Exposition couverte par ChalonTV avec ITW de l’artiste

Lorsque l’idée d’une exposition à la chapelle du Carmel s’est fait jour, Karim Beladjila a immédiatement souhaité créer un corpus d’œuvres totalement nouveau. Cette démarche est entièrement inédite pour l’ar­tiste, qui jusqu’à présent présentait ses travaux les plus récents. Cependant, le lieu lui-même, son histoire et la spiritualité qui y est attachée lui ont donné l’envie de faire un travail original pour l’occasion.

Pour qui connaît son œuvre et la transcendance qui s’en dégage, l’imprégnation de la religiosité de la chapelle ne sera pas une surprise. Nous savons qu’il travaille actuellement à la réalisation de vitraux pour la chapelle des trois Marie dans le village de Cerisiers.

Le choix du triptyque fait bien évidemment référence à l’art religieux. À sa grande surprise, Karim Beladjila s’est vu confirmé dans cette option lors de sa rencontre avec l’œuvre de Zao Wou-Ki lors de l’exposition récente que le musée d’art moderne de Paris a consacré à cet artiste. De plus, ce format de trois mètres par un mètre cinquante sur toile permet à l’artiste d’investir une surface totale qu’il n’avait pas abordée jusqu’à présent.

Il y retrouve les effets de transparence et de sfumato qui avaient fait le succès de sa seconde période. À l’époque, il travaillait la matière avec une gomme. Sur la technique employée pour ces grands formats, le créateur reste discret. Il retrouve cependant sa capacité à nous proposer ses œuvres telles des ouvertures vers un au-delà. Le format choisi, bien différent du format raisin auquel il nous avait accoutumé, propose maintenant une totale immersion au visiteur.

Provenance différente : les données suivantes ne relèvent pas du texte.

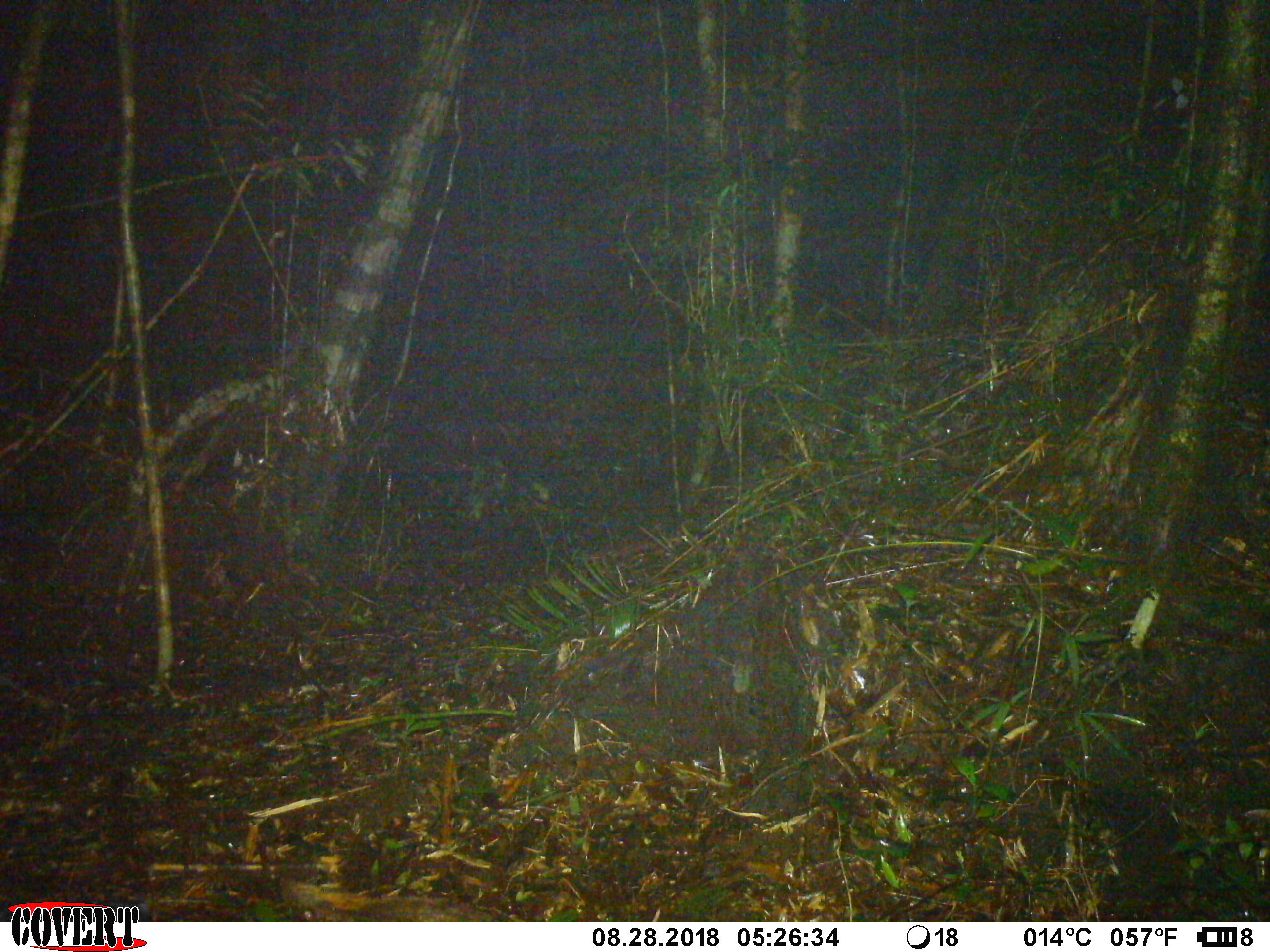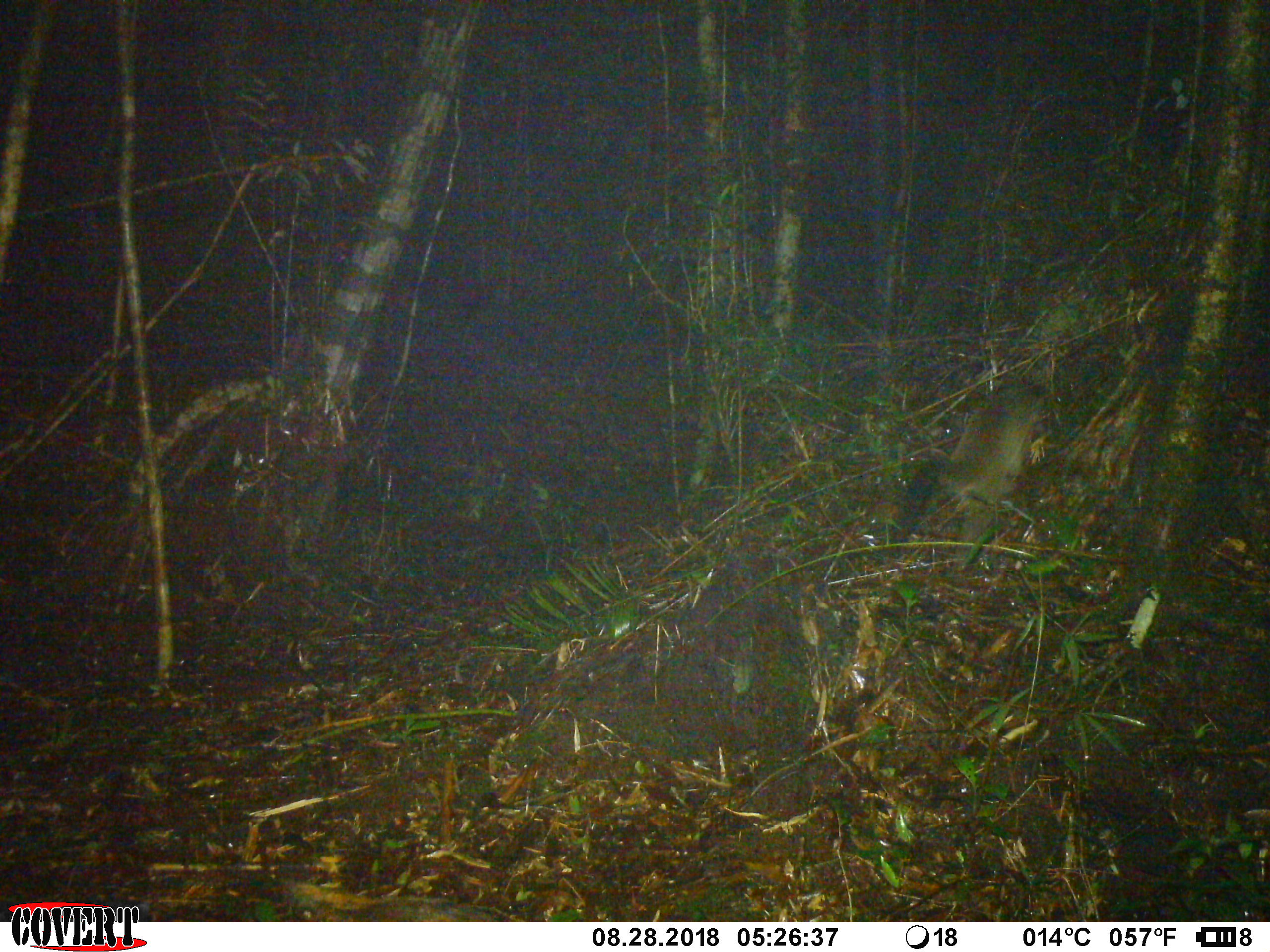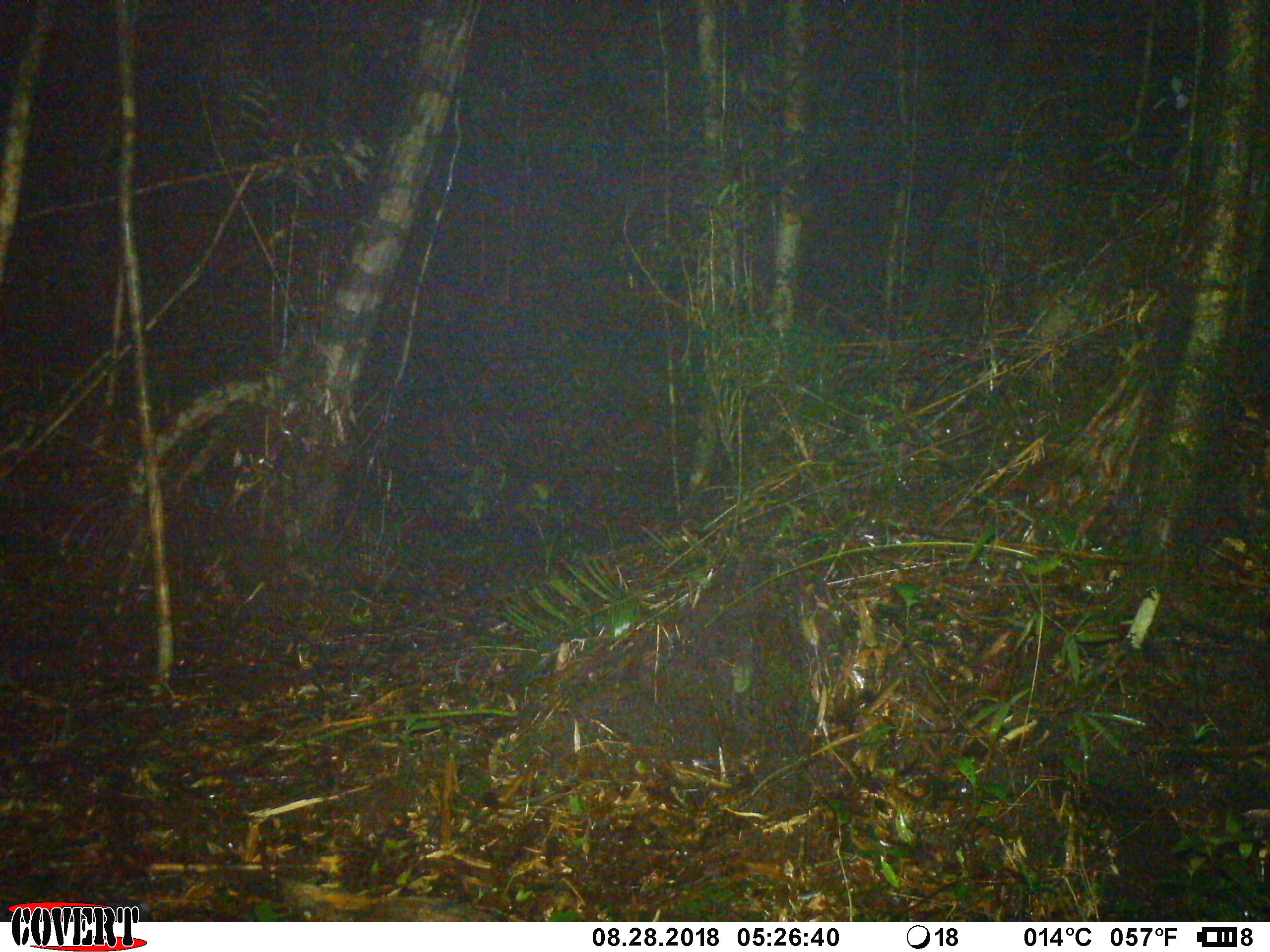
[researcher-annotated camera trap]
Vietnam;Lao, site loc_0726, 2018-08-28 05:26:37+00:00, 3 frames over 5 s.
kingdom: Animalia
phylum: Chordata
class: Mammalia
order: Carnivora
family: Viverridae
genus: Paguma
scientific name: Paguma larvata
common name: masked palm civet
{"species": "masked palm civet (Paguma larvata)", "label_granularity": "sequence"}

Exposition visible du 3 avril au 21 avril 2019 – 16 rue de la Motte – Ouvert tous les jours – de 14 h à 18 h (sauf le mardi) – Entrée libre

Karim Beladjila

Karim Beladjila est originaire de Constantine. Ses pre­miers pas dans l’art, à l’âge adulte, reçoivent immé­diatement un très bon accueil. Ainsi sa toute première peinture à l’huile, dont la photo est postée sur un réseau social, reçoit la proposition d’achat d’un collectionneur. Quelques mois plus tard, c’est une galerie constantinoise qui l’invite. D’autres expositions suivront dans di­vers lieux culturels prestigieux d’Algérie.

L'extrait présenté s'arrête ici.